Mandate Issued: 05/22/2013
DIVISION III
THE COURT OF CIVIL APPEALS OF THE STATE OF OKLAHOMA, DIVISION III

KEVIN SMITH, Plaintiff/Appellant,
v.
CITY OF OKLAHOMA CITY, Defendant/Appellee.

APPEAL FROM THE DISTRICT COURT OF
OKLAHOMA COUNTY, OKLAHOMA

HONORABLE NOMA D. GURICH, JUDGE

AFFIRMED

Jack S. Dawson, Brycie M. Loepp, Joseph H. Rogers, III, MILLER DOLLARHIDE, Oklahoma City, Oklahoma, for Plaintiff/Appellant,
Kenneth Jordan, Municipal Counselor, Paula A. Kelly, Jami J. Beavers, Amy Hooper Harrison, Suzanne Denise Shiff Paulson, Assistant Municipal Counselors, Oklahoma City, Oklahoma, for Defendant/Appellee.

ROBERT D. BELL, PRESIDING JUDGE:

¶1 In this action for unjust termination from employment, Plaintiff/Appellant, Kevin Smith (Smith), appeals from the portion of the trial court's judgment entered upon a jury verdict overruling his motion for reinstatement to employment. Defendant/Appellee, the City of Oklahoma City (City), counter-appeals the trial court's order denying City's motion for judgment notwithstanding the verdict (JNOV). After considering the parties' briefs and arguments of counsel,1 we affirm the trial court's order denying City's motion for JNOV and the portion of the trial court's judgment denying Smith's request for reinstatement to employment.

¶2 Smith worked for City in the Animal Welfare Division for approximately four and one-half years. City employed Smith as an animal control officer. Smith is a member of the American Federation of State, County and Municipal Employees Local 2406 (Union). The Union is the exclusive bargaining agent for City's employees covered by a Collective Bargaining Agreement (CBA). The CBA contains the following grievance process to resolve any controversy between City and Union's members concerning the interpretation, enforcement, or application of the CBA's provisions pertaining to employment terms and conditions:

8.3 Controversy between the Employer and the Bargaining Agent or any other employee concerning the interpretation, enforcement or application of any provision of this Agreement, concerning any of the terms or conditions of employment contained in this Agreement shall be considered a contract grievance and adjusted in the following manner.

* * *

STEP II . . .

(b) The Department Head shall submit his/her answer to the Union Business Agent with a copy to the Personnel Department and the employee involved within ten (10) business days of the receipt of the grievance. If the Department Head fails to respond to the grievance within the ten (10) business days, the grievance shall be considered denied and the grievant may advance the grievance to the third step of the grievance procedure.

STEP III If the grievance has not been settled within that time, the Bargaining Agent shall send the grievance within seven (7) calendar days to the Personnel Director, or designee for review, and possible resolution . . . .

STEP IV If the grievance has not been settled by the provisions of Step III, it shall be sent within five (5) business days to the City Manager for adjustment. The City Manager shall submit his answers to the Personnel Director, the Department Head, the employee involved, and the Grievance Committee within seven (7) business days.

8.4 If the City Manager and the Union Grievance Committee have not settled the Grievance within that time, it may be submitted to arbitration for adjustment as follows:

* * *

(d) With respect to the interpretation, enforcement, or application of the provisions of this Agreement, which do not relate to the statutory and charter authority of the City Council and the City Manager, the decision, findings and recommendation of the arbitrator shall be final and binding on the parties to this Agreement.

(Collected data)
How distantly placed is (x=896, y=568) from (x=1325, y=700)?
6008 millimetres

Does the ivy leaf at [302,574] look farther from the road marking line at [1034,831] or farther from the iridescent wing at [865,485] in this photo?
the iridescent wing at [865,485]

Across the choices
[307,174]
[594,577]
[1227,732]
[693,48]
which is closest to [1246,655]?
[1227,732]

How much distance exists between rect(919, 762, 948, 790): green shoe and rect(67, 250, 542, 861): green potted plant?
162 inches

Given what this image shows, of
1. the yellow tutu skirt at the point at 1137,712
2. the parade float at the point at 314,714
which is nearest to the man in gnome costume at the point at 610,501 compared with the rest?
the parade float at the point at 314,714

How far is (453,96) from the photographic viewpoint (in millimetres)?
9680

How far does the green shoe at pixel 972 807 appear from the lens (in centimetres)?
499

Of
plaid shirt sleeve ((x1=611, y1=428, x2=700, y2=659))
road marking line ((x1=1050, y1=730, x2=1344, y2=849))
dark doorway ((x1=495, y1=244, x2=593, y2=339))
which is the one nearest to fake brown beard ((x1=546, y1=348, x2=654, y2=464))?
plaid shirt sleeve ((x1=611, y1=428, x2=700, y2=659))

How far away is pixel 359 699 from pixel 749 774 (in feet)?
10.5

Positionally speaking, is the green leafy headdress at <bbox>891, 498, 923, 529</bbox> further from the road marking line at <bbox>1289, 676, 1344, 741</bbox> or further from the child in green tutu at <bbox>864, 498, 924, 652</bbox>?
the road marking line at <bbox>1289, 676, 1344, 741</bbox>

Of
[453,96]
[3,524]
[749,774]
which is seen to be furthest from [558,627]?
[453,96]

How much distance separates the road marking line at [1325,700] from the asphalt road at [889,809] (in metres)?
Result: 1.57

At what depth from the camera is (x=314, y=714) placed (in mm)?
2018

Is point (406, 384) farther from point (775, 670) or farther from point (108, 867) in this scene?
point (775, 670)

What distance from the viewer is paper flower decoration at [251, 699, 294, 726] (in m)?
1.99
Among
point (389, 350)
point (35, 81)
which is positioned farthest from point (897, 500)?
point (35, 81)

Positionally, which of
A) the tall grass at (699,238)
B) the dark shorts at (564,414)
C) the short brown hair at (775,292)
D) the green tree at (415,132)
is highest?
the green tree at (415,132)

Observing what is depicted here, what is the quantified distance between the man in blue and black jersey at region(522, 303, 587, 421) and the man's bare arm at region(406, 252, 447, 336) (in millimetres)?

▶ Task description:
Retype everything in the court opinion above from "8.3 Controversy between" down to "the grievance procedure.", word for word.

▶ Exercise output:
8.3 Controversy between the Employer and the Bargaining Agent or any other employee concerning the interpretation, enforcement or application of any provision of this Agreement, concerning any of the terms or conditions of employment contained in this Agreement shall be considered a contract grievance and adjusted in the following manner.

* * *

STEP II . . .

(b) The Department Head shall submit his/her answer to the Union Business Agent with a copy to the Personnel Department and the employee involved within ten (10) business days of the receipt of the grievance. If the Department Head fails to respond to the grievance within the ten (10) business days, the grievance shall be considered denied and the grievant may advance the grievance to the third step of the grievance procedure.